*Text under study*:
****
My neighbour Yvon and I got together and realised we were both having a run of bad luck since moving into our properties, located on the western side of the bypass in Sanur. Our houses were western styled with high concrete walls. All around us were small homes and vacant lots with shanty houses. And dogs. So many dogs. With so much to say. Loudly, at all hours. We asked around- it turns out our villas were built on a graveyard. That would explain why my pembantu’s (helper’s ) son and Yvon’s ten-year-old son could see spirits. An old lady sitting in the chair in the corner; a young woman passing by as Agus entered the kitchen. Just enough presence to tell us we were in their space. Yvon and I got the feeling that we did not belong there, and were not in harmony with our surroundings.

Yvon’s Balinese friend Ayu mentioned this to her family, and within a week her grandma and mum had organised a little cleansing ceremony to attract some positive forces into our recent homes.
****
*Exercise tasks*:
1 > In the passage about the houses in Sanur, copy word for word everything from "My neighbour Yvon" down to "with our surroundings.".
2 > Decide whether each statement agrees with the passage about the houses in Sanur, answering yes or no and quoting the words that decide it: (a) The houses stood on the eastern side of the bypass. (b) The villas had been built on a graveyard. (c) Yvon's son was twelve years old.

(Collected data)
****
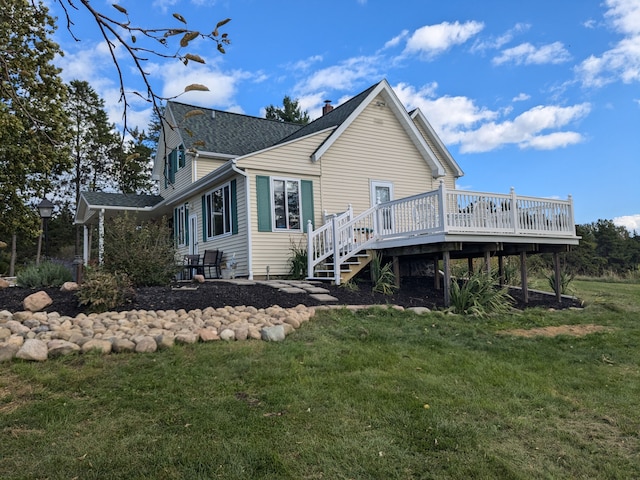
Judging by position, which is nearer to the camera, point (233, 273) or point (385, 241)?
point (385, 241)

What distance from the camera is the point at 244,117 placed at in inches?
677

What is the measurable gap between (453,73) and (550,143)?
8.07 metres

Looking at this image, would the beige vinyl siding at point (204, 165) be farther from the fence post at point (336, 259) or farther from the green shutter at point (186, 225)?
the fence post at point (336, 259)

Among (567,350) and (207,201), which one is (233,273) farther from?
(567,350)

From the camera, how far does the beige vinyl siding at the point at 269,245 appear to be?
11.1m

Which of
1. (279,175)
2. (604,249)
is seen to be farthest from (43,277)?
(604,249)

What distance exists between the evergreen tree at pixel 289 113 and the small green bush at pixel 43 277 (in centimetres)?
2676

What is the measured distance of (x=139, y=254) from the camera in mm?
8414

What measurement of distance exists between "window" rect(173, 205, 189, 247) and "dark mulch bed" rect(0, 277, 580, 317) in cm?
694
****
*Task solutions*:
1 >
My neighbour Yvon and I got together and realised we were both having a run of bad luck since moving into our properties, located on the western side of the bypass in Sanur. Our houses were western styled with high concrete walls. All around us were small homes and vacant lots with shanty houses. And dogs. So many dogs. With so much to say. Loudly, at all hours. We asked around- it turns out our villas were built on a graveyard. That would explain why my pembantu’s (helper’s ) son and Yvon’s ten-year-old son could see spirits. An old lady sitting in the chair in the corner; a young woman passing by as Agus entered the kitchen. Just enough presence to tell us we were in their space. Yvon and I got the feeling that we did not belong there, and were not in harmony with our surroundings.

2 >
(a) No: "located on the western side of the bypass in Sanur"
(b) Yes: "it turns out our villas were built on a graveyard"
(c) No: "Yvon’s ten-year-old son"